The valves just kissed the tops of the pistons and slightly marked them. I've had all the valves out and checked them and none are damaged. The bike was turning over full cycle freely on the kickstart so I was lucky there.

..................

We use 'whack' up here in the Midlands as well - but probably 'bang' it on is more commonly used but still open to the same misinterpretation
 
mike916sp said:
I'll return with an update when the stud and bearing fit has cured - hopefully rock hard.
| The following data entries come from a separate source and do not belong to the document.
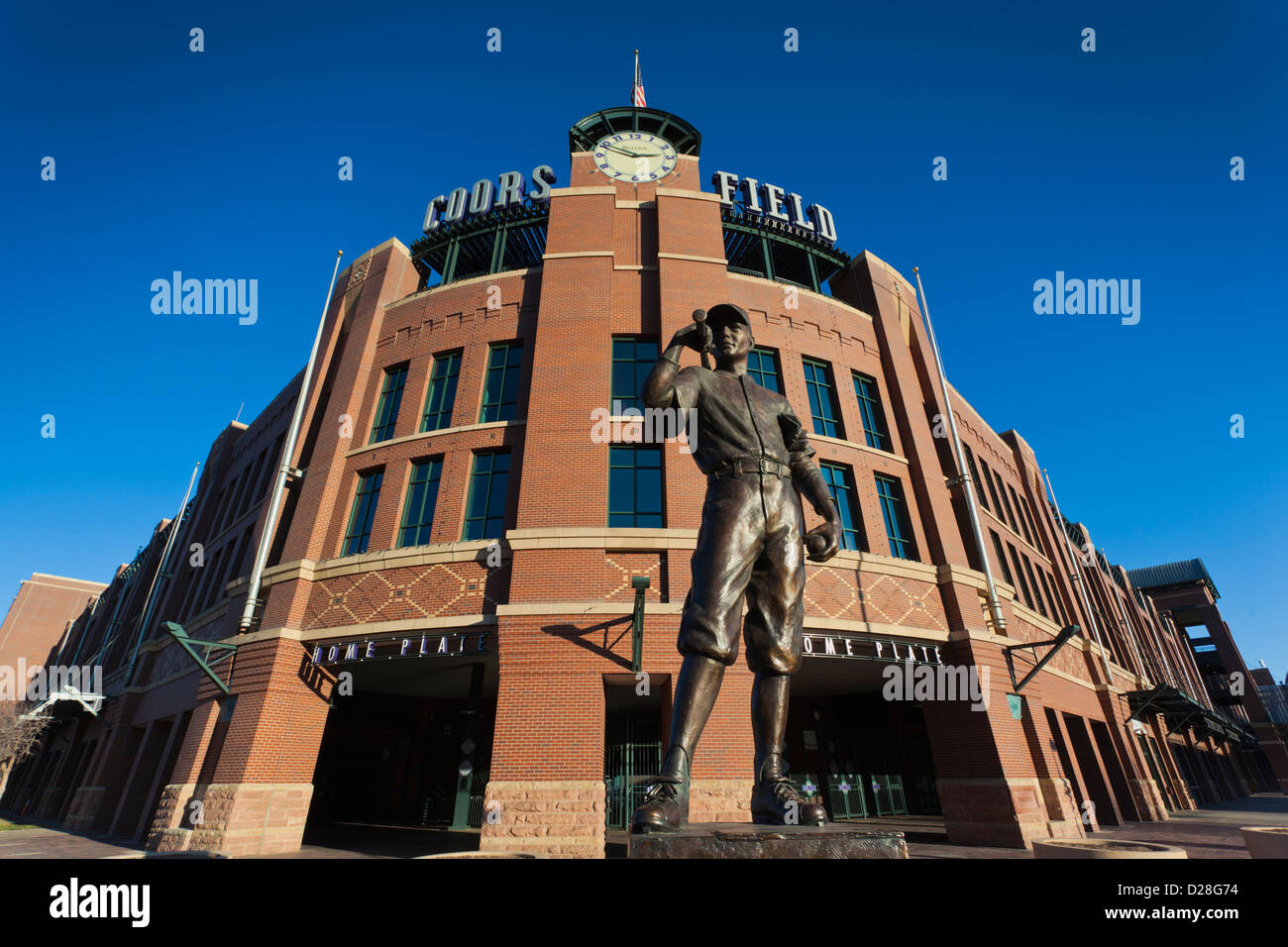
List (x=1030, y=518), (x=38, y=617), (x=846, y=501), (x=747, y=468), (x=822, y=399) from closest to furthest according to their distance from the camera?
1. (x=747, y=468)
2. (x=846, y=501)
3. (x=822, y=399)
4. (x=1030, y=518)
5. (x=38, y=617)

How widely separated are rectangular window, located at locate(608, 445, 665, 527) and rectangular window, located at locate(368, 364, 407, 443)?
267 inches

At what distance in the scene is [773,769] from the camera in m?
4.13

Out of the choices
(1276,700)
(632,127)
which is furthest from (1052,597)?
(1276,700)

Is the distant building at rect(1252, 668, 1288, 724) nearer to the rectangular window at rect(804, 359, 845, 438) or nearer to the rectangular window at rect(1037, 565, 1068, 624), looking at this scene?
the rectangular window at rect(1037, 565, 1068, 624)

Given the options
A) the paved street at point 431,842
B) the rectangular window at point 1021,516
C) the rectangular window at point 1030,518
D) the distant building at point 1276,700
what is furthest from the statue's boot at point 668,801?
the distant building at point 1276,700

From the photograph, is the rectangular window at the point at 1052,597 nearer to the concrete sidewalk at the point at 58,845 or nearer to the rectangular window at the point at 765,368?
the rectangular window at the point at 765,368

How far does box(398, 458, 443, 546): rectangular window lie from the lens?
610 inches

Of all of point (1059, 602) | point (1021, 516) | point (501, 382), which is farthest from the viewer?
point (1021, 516)

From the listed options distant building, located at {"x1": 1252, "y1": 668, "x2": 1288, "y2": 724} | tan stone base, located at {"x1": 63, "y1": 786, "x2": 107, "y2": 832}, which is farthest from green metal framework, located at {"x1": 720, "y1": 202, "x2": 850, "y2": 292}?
distant building, located at {"x1": 1252, "y1": 668, "x2": 1288, "y2": 724}

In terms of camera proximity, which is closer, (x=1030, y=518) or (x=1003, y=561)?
(x=1003, y=561)

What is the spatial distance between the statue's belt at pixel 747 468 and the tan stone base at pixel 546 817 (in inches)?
355

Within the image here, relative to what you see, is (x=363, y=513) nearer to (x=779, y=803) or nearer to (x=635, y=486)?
(x=635, y=486)

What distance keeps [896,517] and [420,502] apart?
490 inches
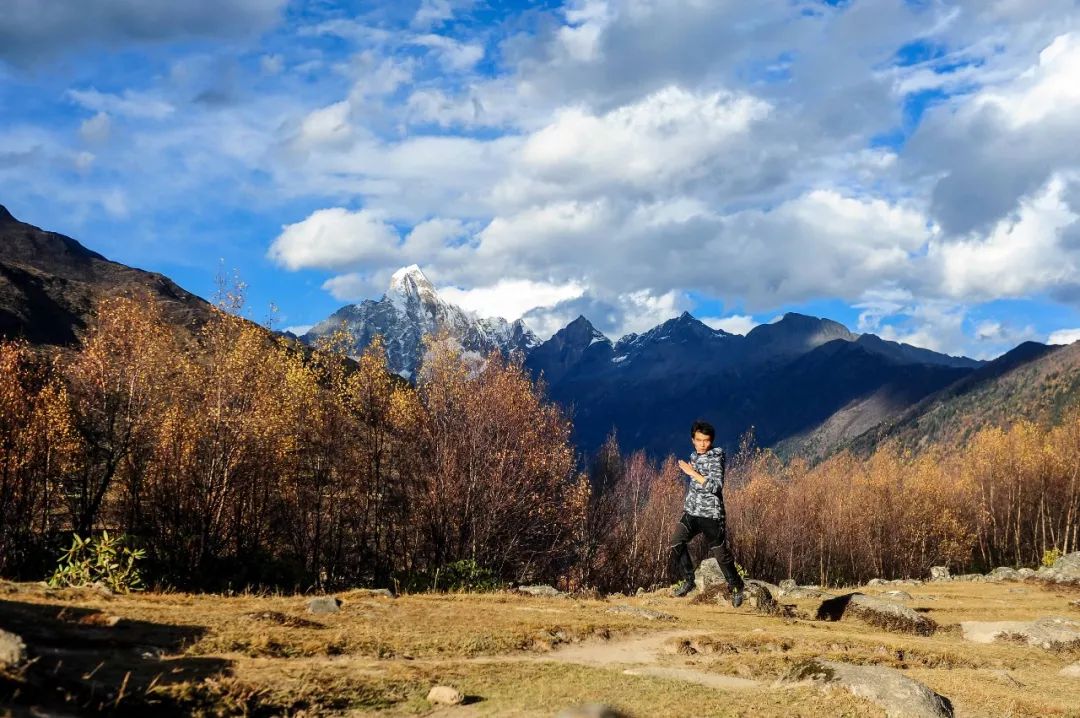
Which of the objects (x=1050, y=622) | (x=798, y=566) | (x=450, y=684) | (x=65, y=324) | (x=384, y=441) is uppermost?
(x=65, y=324)

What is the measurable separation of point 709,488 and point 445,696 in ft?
30.9

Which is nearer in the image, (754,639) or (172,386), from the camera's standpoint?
(754,639)

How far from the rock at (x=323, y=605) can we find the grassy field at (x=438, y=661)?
0.96ft

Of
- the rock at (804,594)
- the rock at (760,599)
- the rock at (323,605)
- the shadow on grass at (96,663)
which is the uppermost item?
the shadow on grass at (96,663)

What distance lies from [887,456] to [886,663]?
347ft

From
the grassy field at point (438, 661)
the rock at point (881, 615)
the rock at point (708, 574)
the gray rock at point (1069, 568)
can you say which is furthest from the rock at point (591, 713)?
the gray rock at point (1069, 568)

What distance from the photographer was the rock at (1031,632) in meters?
21.7

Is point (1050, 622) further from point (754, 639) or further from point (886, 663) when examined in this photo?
point (754, 639)

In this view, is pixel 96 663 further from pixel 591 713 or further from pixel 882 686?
pixel 882 686

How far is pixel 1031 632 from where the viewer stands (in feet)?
72.5

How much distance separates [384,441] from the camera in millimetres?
47031

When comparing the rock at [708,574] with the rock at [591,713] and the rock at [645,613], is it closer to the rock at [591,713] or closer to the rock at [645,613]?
the rock at [645,613]

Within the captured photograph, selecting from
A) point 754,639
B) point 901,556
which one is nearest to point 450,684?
point 754,639

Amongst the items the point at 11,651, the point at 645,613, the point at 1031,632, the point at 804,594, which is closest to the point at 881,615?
the point at 1031,632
Got hold of my mates blowtorch warmed the case and intermediate gear shaft and refitted the shaft in crankcase with Loctite stud and bearing fit and loose fitted the outer timing case to keep shaft aligned as suggested. Eight hours later just removed the outer case and the shaft is now rock solid in the crankcase housing :D :D

So its out to get my gaskets etc tomorrow morning and hopefully the Nort should be running again by tomorrow night 8). That will be a relief as the first show of the year to go to comes up next weekend.
 
To remove that nut and the cam chain nut or to tighten them I use a bar of aluminum about 3/16" thick and 2.225" long. I remove the cam chain adjuster nuts for some room then wedge the ends of it against the teeth of the two sprockets, one side on top of one sprocket and other side on bottom of other sprocket. You can really torque the wrench without pulling the intermediate shaft towards the front. The force goes against the chain. I also use this same method for the primary side. Placing an aluminum flat bat against the clutch sprocket teeth and the crankshaft teeth allows the removal or tightening of the nuts without placing the engine in 4th gear and holding the rear brake. Saw that in a Harley manual once and it works great.

Oil pump worm drive nut


Oil pump worm drive nut
 
mike,

I like the rope trick, I used that on my Harley and it worked nicely. If your valves kissed, and there are witness marks, I am afraid there is a good chance they won't seal well. If you can check for seepage with petrol, if the head is off, or if you have a leakdown tester if the head is still on it would be wise to check. Otherwise if the engine runs, you may have poor idling but it will run okay at faster RPM.
Hope this helps, I feel your pain man!

Cheers Richard
 
Intake valves seen opening on the upstroke? Won't start or even fire, hm, sure sounds like mine when I mis-set spark off wrong TDC on alternator mark. It only takes a few degrees off on cam to make valves and pistons clash so if turns over so I'd sure keep the error on which TDC to use in mind. Ugh, next weak link after the intermed shaft in thin case is the brittle oil pump snout.
 
It is possible that your intermediate spindle was loose for the same reason mine was:

I had fitted an automatic cam chain tensioner from RGM and because it held the chain so damn tight it caused the intermediate gear spindle to wear oblong.

When I had my motor rebuilt by Jim Mosher last year, he was horrified to see the spring loaded cam chain tensioner in place, and insisted that it be removed and replaced by the stock item.

Having seen the damage it did, I would never install such an item again.

Of course, maybe you are running a spring loaded chain tensioner!

In which case, never mind.
 
ditto on racheting or ramping spring tensioners, taboo, till something else comes along. Only takes one over tight chain event to ruin a series of weekends.